According to the notebook code below, what shape does the data have after the rows with missing values are dropped?
## begin Document text
In [1]:
import pandas as pd
import numpy as np
from gensim.models import Word2Vec
from nltk.tokenize import word_tokenize
import multiprocessing
import tensorflow as tf
from tensorflow import keras
from tensorflow.keras import layers, losses, Sequential
from tqdm.notebook import tqdm
from sklearn.metrics import mean_squared_error

In [2]:
#Predefined
data_file = 'train_data.csv'
WORD_DEPTH = 300
EPOCHS = 500

In [3]:
data = pd.read_csv('train_data.csv')

In [4]:
# Check out/ Clean Data

In [5]:
data['Sentiment'].isnull().sum()

20

In [6]:
#Pretty low, so we will drop NAs
data = data.dropna()

In [7]:
data.shape

(895, 6)

Convert data to useable form, meaning:
1. Convert Sentiment to numpy
2. Eliminate zeros, as that is "inconsequential" data
3. Break into batches/testing/validation

In [8]:
tonumpy = lambda x : np.array(float(x)).reshape([1])
data['Sentiment'] = data['Sentiment'].apply(tonumpy)

In [9]:
data = data[data['Sentiment'] != 0]

In [10]:
data = data.sample(frac=1)

In [11]:
data = data.reset_index()

In [12]:
data = data.drop('index', axis = 1)

In [13]:
data_len = data.shape[0]

In [14]:
training = int(data_len * 0.8)
valid = int(training + data_len * 0.1)

In [15]:
data['text'] = data['text'].apply(lambda x: x.lower())

In [16]:
data['text'] = data['text'].apply(lambda x: word_tokenize(x))

# Implement SkipGram

In [17]:
num_words = sum([len(string) for string in data['text']])
num_words

29315

In [18]:
w2v = Word2Vec(data['text'],size=WORD_DEPTH, min_count =1, iter = 20, workers = 8)

In [21]:
w2v.wv.save_word2vec_format('w2v.model')

In [19]:
data['text'] = data['text'].apply(lambda x: w2v.wv[x])

# Pad Data

In [20]:
MAX_LEN = max(data['text'], key = lambda x : x.shape[0]).shape[0]
MAX_LEN

399

In [21]:
def pad(x):
    if x.shape[0] < MAX_LEN:
        padding = np.zeros([MAX_LEN - x.shape[0], 300])
        x = np.concatenate([x, padding])
        return x
    else:
        return x

In [22]:
data['text'] = data['text'].apply(pad)

# Split for training

In [23]:
train_data = data.iloc[:training, :]
validation_data = data.iloc[training:valid, :]
test_data = data.iloc[valid:, :]

In [24]:
def pd_to_data(d):
    x = np.stack(d['text'].to_list(), 0)
    y = np.concatenate(d['Sentiment'].to_list())
    return (x, y)

In [25]:
batches = list()
increment = int(train_data.shape[0]/8)
start_idx = 0
end_idx = int(train_data.shape[0]/8)
for i in range(8):
    x = np.stack(train_data['text'][start_idx:end_idx].to_list(), 0)
    
    y = np.concatenate(train_data['Sentiment'][start_idx:end_idx].to_list())
## end Document text
## begin Provided material
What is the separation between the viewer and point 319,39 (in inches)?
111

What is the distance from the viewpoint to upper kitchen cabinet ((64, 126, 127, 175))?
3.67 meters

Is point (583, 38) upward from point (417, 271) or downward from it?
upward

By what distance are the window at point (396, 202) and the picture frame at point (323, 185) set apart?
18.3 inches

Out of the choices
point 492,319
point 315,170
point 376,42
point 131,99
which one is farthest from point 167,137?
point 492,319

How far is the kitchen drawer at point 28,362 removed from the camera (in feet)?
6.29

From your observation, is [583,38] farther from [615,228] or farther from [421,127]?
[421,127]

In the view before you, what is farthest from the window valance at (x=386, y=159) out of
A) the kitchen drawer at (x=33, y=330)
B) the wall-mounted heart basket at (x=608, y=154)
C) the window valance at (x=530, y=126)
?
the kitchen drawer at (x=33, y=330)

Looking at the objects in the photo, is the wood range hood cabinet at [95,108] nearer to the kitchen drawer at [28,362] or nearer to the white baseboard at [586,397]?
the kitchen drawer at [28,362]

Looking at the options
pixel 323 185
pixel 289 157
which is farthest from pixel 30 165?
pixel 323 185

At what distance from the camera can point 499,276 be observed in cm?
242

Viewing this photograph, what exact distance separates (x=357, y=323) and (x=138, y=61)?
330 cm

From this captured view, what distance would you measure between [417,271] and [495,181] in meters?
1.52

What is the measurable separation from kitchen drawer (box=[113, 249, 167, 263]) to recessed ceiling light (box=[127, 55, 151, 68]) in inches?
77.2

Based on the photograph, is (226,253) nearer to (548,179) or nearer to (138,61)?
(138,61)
## end Provided material
## begin Provided material
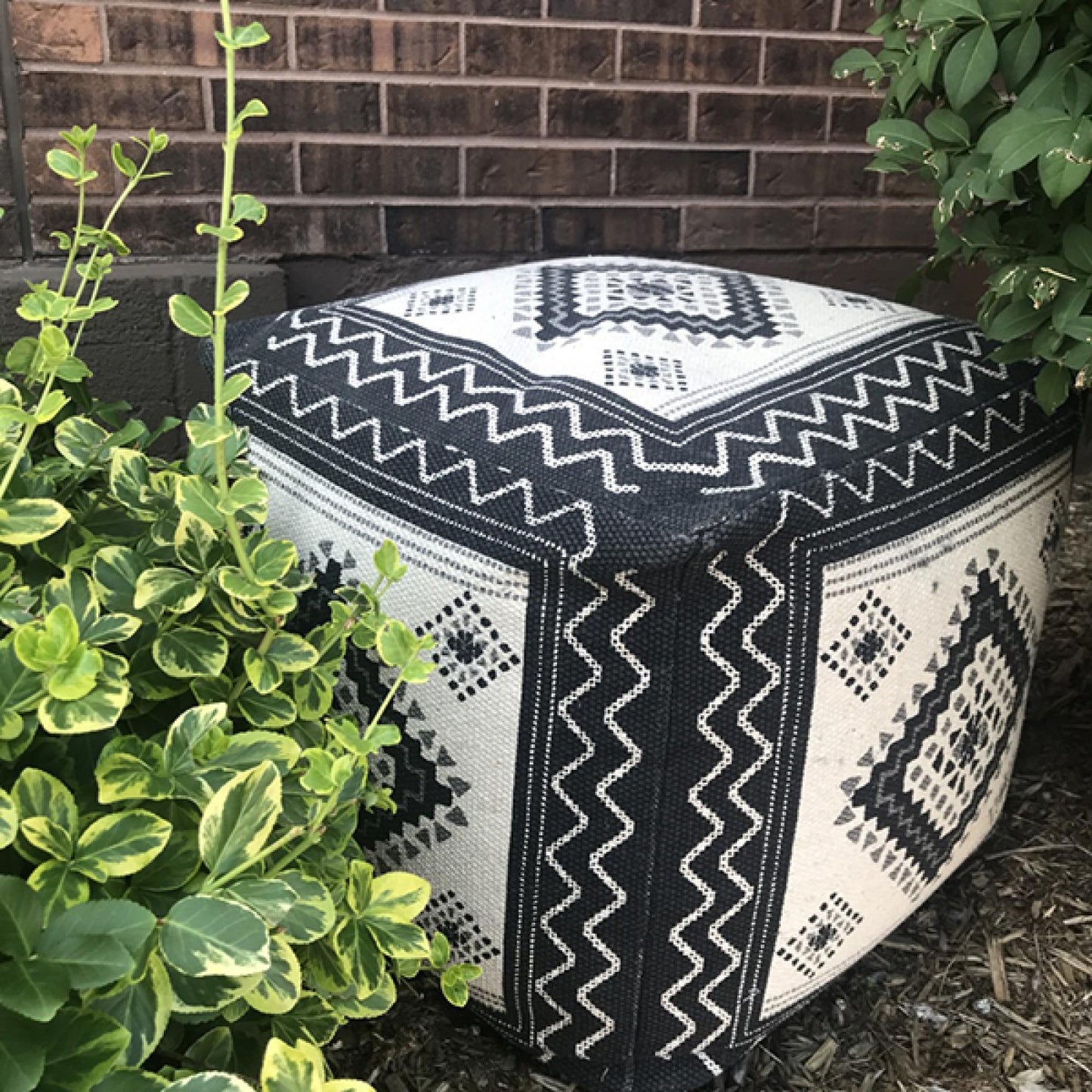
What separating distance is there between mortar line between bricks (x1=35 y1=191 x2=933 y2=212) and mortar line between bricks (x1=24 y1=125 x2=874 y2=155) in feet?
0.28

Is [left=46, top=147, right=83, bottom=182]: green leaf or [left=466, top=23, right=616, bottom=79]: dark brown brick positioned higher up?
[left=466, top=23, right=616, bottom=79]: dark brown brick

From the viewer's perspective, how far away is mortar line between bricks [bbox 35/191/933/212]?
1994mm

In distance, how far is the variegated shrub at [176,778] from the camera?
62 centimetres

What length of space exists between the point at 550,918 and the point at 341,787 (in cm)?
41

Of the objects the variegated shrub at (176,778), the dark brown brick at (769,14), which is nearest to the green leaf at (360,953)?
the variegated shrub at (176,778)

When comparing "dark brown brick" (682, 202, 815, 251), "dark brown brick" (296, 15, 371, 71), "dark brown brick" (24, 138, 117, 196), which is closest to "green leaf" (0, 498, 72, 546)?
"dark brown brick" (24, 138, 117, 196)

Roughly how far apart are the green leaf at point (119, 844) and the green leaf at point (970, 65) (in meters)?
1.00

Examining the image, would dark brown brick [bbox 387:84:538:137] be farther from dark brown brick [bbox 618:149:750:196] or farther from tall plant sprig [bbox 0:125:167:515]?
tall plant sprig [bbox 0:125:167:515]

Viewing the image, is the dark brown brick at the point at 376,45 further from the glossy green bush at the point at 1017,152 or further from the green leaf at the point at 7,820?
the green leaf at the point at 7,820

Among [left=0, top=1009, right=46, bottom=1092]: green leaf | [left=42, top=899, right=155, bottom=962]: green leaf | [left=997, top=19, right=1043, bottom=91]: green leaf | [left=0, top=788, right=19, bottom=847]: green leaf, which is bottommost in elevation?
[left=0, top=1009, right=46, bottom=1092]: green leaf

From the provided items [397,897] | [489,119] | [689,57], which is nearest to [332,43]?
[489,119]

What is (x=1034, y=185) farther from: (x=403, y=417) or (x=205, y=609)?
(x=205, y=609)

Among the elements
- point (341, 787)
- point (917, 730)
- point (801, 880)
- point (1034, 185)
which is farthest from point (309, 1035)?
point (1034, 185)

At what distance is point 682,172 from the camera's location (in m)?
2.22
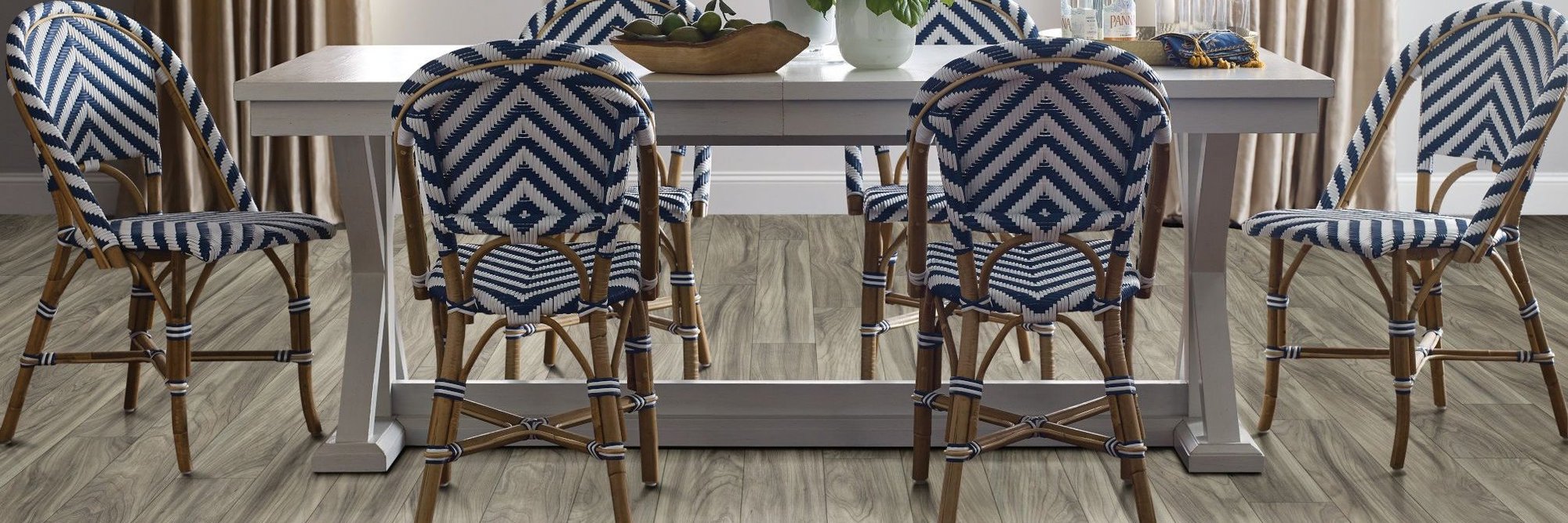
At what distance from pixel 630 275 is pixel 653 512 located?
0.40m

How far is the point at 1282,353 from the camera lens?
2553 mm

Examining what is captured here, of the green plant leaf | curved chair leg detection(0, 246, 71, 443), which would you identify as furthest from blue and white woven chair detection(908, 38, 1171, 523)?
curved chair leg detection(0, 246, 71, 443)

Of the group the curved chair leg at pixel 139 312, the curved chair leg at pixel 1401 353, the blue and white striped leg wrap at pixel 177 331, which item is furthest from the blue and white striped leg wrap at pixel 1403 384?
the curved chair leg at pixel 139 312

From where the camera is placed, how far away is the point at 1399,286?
## end Provided material
Task result: (895, 6)